WORK INSTRUCTION
Skip pictures in the listing below; copy exactly the lines from the one with "NA1420 Ściągacz Na" through the one with "2019 Toyota Landcruiser GXL VDJ79R 4X4", inclusive.

PROVIDED INFORMATION
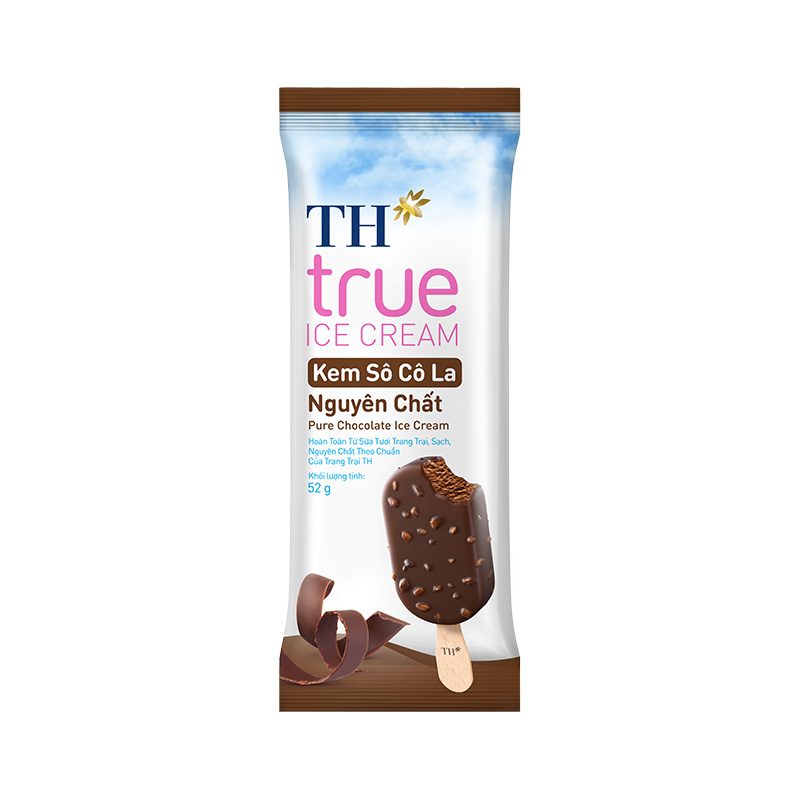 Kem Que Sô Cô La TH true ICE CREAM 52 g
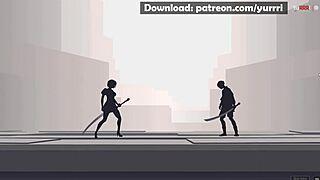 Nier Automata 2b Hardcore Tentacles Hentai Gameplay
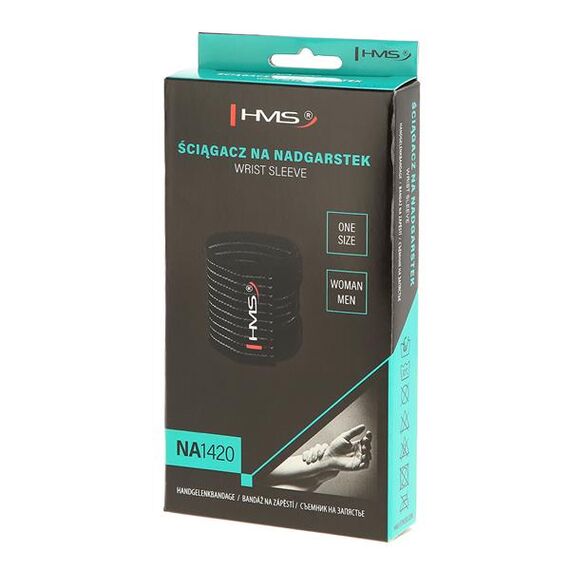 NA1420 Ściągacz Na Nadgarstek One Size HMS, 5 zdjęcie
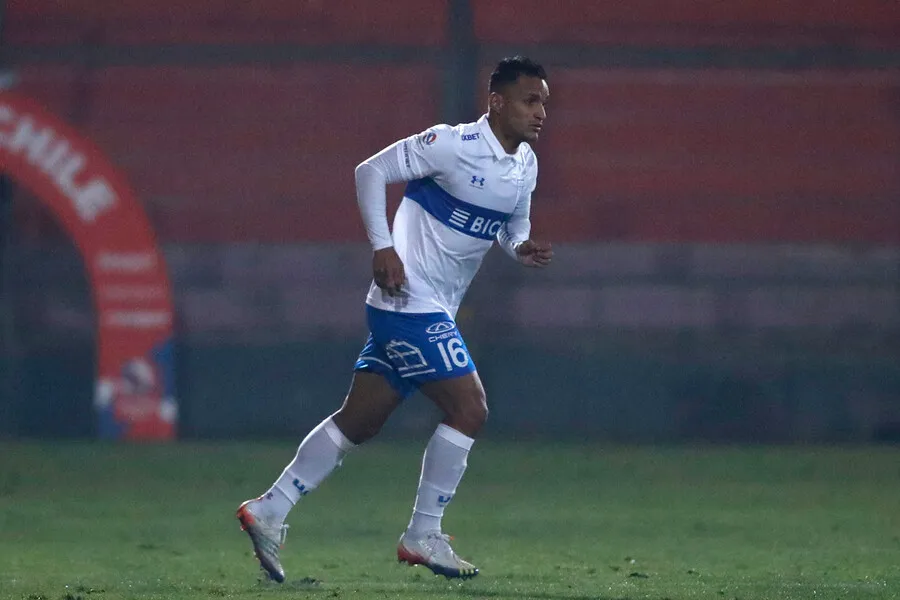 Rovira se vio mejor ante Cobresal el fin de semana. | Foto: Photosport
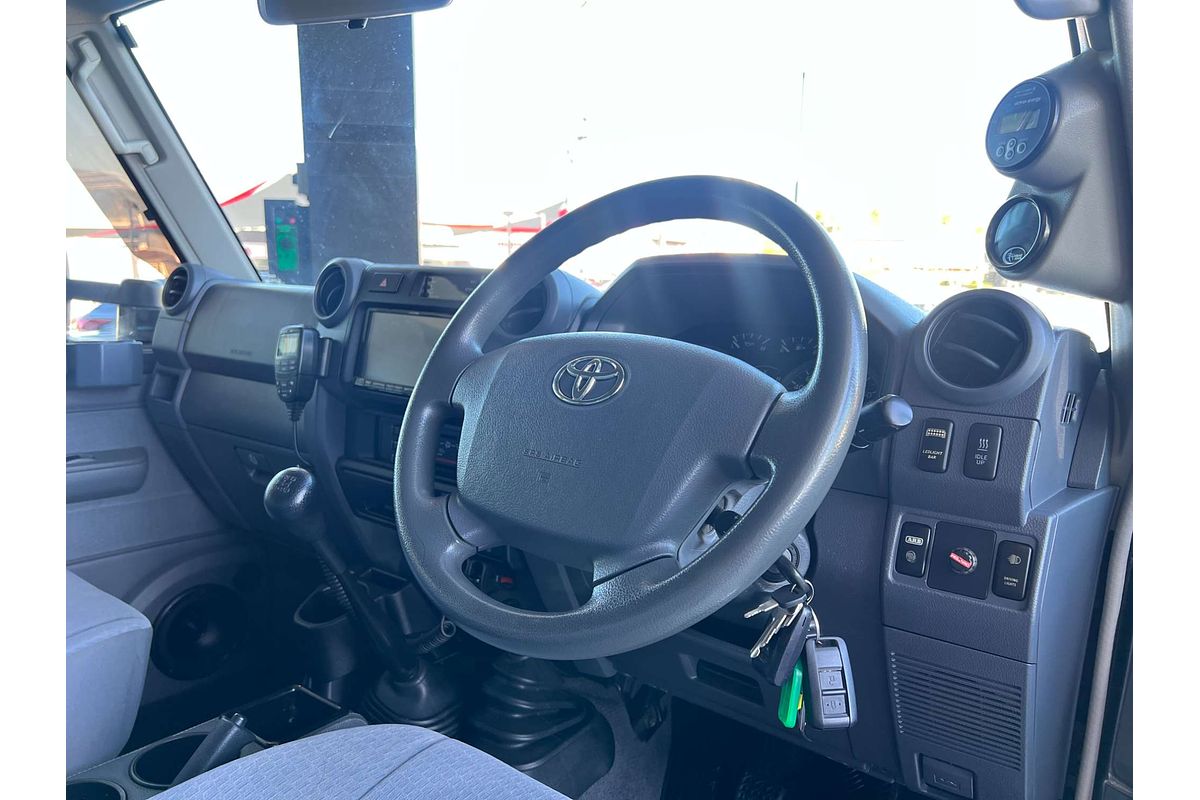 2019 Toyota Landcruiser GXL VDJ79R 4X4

--

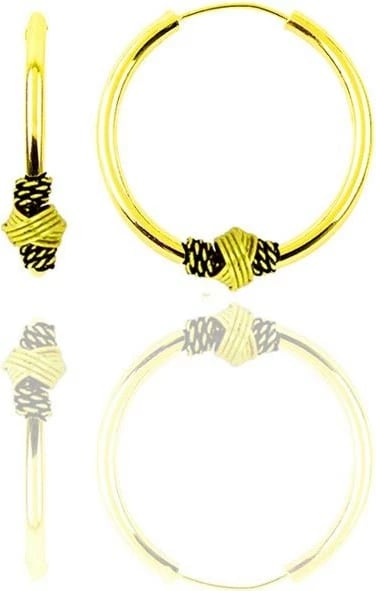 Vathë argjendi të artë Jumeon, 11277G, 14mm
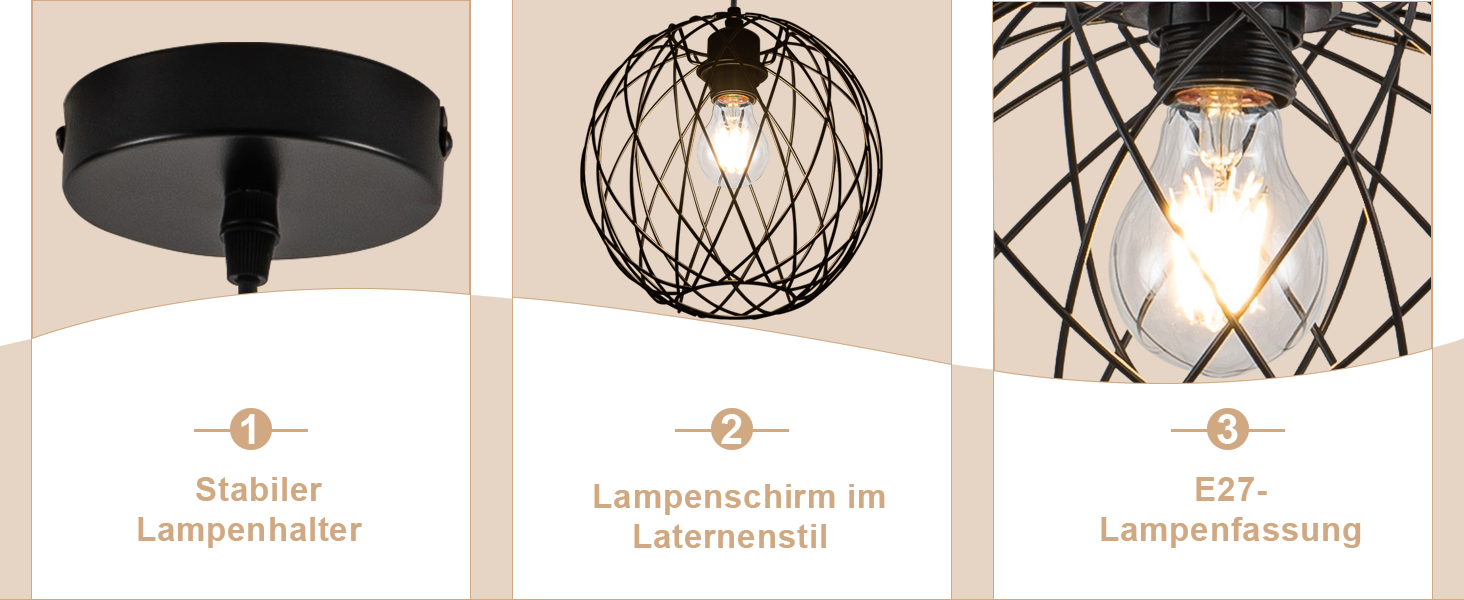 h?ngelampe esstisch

SOLUTION FOR THIS PROBLEM
 NA1420 Ściągacz Na Nadgarstek One Size HMS, 5 zdjęcie
 Rovira se vio mejor ante Cobresal el fin de semana. | Foto: Photosport
 2019 Toyota Landcruiser GXL VDJ79R 4X4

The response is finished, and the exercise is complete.